### What you need to do
Rewrite the material starting at the line containing "What distance from the" and ending at the line containing "5. (1451,86)", with "camera" changed to "lens" and everything else unchanged.

==== Provided records

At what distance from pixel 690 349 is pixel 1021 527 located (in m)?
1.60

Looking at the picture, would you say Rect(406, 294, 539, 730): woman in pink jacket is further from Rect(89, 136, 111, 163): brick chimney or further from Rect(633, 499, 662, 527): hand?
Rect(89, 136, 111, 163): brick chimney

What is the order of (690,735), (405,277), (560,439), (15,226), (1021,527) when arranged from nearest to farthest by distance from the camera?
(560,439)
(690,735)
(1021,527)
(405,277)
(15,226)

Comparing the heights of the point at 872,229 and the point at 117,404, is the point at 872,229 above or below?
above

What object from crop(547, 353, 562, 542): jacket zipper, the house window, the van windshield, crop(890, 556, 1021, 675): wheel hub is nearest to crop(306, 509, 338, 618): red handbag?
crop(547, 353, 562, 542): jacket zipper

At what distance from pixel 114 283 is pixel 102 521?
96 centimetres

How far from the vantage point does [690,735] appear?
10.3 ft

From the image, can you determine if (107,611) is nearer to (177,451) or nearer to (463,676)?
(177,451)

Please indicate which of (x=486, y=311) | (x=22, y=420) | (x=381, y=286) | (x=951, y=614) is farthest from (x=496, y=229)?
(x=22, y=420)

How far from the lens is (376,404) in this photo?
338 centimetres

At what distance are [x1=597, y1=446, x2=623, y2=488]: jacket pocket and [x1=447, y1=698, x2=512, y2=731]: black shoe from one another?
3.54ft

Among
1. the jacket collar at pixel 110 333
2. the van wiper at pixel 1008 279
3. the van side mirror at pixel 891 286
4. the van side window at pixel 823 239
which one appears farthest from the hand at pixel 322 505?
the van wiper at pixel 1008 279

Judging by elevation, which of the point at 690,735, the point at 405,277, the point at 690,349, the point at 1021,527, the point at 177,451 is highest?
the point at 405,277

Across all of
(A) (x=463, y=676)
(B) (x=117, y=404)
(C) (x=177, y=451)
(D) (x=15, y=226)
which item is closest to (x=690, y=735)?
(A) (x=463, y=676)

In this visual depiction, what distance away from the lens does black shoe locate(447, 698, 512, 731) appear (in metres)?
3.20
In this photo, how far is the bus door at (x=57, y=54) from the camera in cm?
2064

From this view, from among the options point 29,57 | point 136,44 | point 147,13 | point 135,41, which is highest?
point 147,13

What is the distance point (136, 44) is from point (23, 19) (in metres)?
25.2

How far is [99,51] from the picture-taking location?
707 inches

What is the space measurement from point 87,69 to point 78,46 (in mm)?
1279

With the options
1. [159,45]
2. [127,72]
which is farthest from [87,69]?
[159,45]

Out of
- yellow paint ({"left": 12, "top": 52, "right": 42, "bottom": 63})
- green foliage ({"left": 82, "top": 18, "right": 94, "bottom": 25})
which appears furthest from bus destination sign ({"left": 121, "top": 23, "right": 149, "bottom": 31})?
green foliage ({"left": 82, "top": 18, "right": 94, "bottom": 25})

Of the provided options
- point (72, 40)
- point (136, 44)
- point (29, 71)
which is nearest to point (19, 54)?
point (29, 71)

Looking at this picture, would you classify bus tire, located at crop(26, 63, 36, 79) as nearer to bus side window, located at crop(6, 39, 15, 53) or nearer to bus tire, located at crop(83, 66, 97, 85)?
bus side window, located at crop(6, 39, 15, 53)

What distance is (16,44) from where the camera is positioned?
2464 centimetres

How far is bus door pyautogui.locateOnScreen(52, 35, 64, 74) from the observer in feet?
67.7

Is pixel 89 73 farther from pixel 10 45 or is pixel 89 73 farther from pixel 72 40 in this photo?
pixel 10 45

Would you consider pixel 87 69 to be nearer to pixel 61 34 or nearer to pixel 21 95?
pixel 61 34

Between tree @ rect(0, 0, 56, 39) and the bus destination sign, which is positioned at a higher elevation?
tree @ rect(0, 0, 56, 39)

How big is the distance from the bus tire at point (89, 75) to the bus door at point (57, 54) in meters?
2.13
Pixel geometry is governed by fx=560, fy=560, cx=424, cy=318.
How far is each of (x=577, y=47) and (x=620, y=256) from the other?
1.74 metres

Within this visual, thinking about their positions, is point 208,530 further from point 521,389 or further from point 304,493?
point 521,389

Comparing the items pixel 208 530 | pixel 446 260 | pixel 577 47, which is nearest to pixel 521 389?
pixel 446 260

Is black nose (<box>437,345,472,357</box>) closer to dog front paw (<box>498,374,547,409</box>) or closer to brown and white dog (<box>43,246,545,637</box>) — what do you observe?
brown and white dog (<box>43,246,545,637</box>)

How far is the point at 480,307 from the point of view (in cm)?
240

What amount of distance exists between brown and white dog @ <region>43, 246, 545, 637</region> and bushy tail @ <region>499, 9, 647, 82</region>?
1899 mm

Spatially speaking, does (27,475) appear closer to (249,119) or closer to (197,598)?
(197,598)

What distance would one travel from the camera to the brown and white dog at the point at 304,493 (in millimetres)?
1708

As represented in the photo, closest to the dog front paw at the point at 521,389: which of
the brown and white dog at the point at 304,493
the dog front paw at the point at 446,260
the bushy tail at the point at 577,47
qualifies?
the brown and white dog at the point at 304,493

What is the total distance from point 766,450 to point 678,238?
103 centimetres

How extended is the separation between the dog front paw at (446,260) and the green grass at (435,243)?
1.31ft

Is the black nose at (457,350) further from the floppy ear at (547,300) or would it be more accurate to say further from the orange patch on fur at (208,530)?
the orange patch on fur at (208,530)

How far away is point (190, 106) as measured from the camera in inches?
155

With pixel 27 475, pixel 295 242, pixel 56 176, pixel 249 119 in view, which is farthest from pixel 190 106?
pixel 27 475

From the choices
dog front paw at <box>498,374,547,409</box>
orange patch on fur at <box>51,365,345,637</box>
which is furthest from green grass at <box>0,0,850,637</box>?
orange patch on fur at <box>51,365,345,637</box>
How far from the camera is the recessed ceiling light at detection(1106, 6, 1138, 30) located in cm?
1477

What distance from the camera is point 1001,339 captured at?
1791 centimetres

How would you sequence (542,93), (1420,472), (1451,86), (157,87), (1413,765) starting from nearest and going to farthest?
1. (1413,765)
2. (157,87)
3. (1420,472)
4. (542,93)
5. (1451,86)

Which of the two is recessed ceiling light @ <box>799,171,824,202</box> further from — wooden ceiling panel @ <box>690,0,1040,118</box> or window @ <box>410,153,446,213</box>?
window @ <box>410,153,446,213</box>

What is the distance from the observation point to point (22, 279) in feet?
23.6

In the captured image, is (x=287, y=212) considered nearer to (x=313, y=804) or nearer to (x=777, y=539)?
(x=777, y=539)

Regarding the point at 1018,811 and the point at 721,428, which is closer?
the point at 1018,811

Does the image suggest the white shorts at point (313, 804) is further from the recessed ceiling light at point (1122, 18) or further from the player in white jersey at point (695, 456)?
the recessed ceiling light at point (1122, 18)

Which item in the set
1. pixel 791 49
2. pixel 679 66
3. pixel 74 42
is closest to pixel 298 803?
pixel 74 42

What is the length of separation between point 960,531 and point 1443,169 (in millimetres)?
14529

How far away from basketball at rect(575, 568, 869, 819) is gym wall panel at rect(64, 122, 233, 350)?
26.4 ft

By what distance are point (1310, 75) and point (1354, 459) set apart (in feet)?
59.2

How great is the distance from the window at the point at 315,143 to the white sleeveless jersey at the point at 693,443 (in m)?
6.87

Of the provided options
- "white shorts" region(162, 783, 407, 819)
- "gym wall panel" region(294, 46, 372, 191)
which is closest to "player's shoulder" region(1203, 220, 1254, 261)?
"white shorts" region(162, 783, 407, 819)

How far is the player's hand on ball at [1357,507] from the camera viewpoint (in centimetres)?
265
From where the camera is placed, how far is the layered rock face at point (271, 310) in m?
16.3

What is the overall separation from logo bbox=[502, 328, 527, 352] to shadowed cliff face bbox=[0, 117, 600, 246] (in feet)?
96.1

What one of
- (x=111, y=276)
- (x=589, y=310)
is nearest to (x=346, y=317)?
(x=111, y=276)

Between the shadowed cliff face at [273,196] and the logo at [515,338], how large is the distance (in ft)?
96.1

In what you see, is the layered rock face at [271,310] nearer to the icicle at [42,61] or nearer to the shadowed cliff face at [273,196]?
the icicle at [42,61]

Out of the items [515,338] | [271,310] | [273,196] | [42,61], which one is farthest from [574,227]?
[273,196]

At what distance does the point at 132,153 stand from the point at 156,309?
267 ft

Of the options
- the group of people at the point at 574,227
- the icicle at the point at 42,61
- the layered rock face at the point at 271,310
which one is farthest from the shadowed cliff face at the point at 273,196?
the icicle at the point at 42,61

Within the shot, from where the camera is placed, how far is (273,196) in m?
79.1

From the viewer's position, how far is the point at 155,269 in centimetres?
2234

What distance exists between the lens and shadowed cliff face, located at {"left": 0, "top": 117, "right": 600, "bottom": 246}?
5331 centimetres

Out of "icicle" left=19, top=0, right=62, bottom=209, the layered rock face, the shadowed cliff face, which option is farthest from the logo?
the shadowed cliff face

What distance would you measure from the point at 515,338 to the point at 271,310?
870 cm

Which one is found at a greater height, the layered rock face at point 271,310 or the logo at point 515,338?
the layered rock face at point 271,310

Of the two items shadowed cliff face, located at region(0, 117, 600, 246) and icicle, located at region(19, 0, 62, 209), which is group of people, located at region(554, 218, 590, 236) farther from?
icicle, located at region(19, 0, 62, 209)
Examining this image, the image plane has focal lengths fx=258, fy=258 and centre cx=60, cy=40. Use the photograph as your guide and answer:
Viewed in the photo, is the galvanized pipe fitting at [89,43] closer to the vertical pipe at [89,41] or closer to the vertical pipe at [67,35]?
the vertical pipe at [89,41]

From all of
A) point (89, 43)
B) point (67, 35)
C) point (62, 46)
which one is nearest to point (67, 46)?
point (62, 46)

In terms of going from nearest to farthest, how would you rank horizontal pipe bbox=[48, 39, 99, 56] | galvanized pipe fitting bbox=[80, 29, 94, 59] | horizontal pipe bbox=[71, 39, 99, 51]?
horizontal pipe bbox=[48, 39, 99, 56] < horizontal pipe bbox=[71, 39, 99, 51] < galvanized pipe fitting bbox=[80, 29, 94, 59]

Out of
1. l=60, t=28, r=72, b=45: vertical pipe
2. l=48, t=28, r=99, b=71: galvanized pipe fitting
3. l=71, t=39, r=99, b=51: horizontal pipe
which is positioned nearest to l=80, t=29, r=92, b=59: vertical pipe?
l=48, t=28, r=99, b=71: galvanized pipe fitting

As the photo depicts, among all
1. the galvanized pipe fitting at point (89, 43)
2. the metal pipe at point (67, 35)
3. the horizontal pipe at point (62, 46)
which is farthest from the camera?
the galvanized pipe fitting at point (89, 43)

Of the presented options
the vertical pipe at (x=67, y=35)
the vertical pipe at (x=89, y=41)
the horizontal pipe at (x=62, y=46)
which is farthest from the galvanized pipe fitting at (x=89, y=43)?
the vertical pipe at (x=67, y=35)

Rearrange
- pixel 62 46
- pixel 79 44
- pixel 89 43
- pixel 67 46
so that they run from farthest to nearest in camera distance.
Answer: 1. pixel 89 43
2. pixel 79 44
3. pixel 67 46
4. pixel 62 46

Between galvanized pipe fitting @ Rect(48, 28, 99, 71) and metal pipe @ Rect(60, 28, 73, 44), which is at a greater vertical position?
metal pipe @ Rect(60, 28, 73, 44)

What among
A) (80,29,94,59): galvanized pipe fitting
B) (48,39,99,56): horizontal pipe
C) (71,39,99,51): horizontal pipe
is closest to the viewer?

========

### Result for this task
What distance from the lens is point 1001,339 captured at?
1791 centimetres

How would you sequence (542,93), (1420,472), (1451,86), (157,87), (1413,765) starting from nearest and going to farthest?
1. (1413,765)
2. (157,87)
3. (1420,472)
4. (542,93)
5. (1451,86)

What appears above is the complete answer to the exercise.